Start of DATA FOR THIS TASK

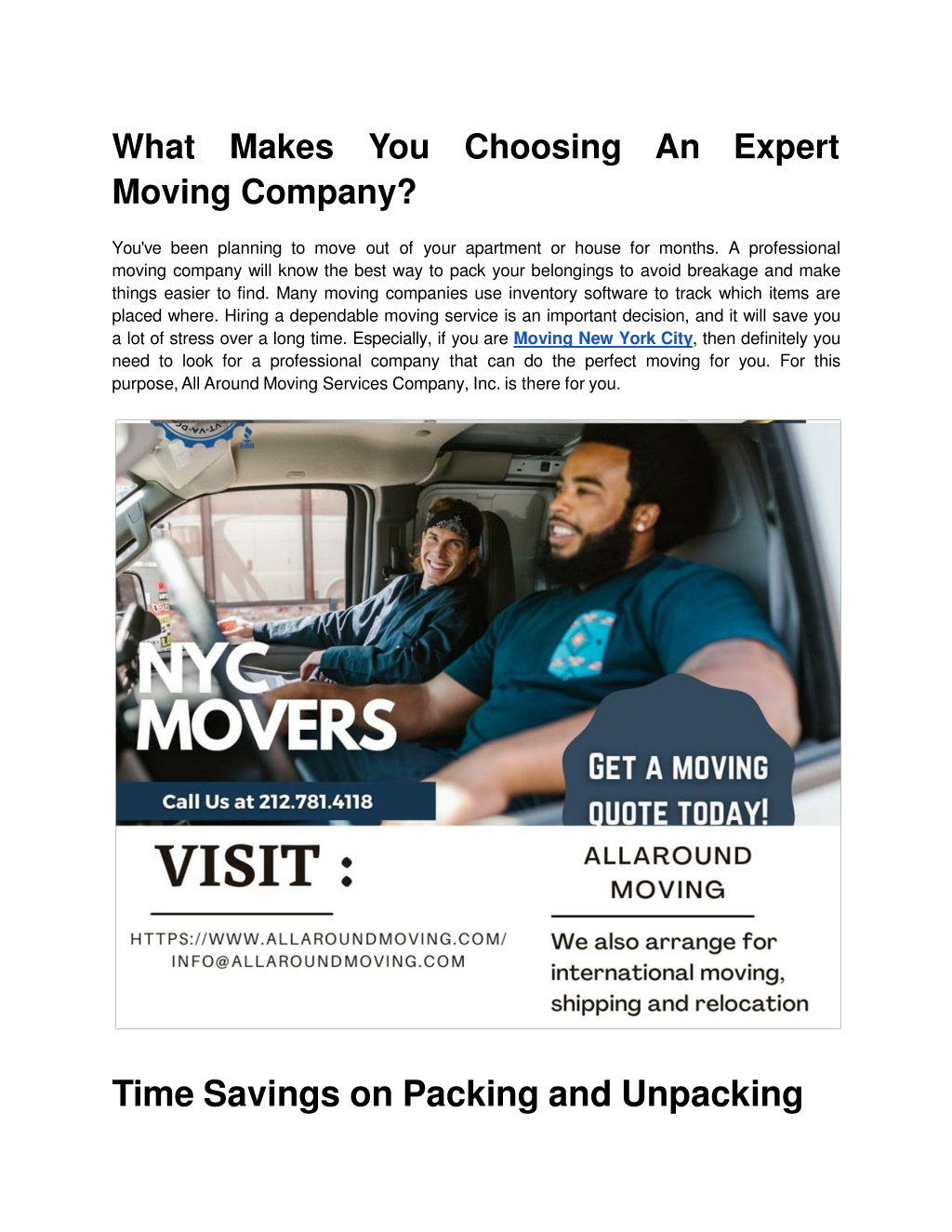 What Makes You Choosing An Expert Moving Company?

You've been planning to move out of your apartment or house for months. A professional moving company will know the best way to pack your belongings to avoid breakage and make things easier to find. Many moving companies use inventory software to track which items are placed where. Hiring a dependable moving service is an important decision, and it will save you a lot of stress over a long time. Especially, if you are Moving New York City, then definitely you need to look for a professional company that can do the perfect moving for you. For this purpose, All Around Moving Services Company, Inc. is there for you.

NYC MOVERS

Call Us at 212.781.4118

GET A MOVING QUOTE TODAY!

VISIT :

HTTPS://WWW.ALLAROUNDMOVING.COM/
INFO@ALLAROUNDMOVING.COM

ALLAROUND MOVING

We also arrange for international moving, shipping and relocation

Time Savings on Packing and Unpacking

End of DATA FOR THIS TASK

The records are given above. Copy each line in them that holds "ALLAROUNDMOVING".

[RESPONSE]
HTTPS://WWW.ALLAROUNDMOVING.COM/
INFO@ALLAROUNDMOVING.COM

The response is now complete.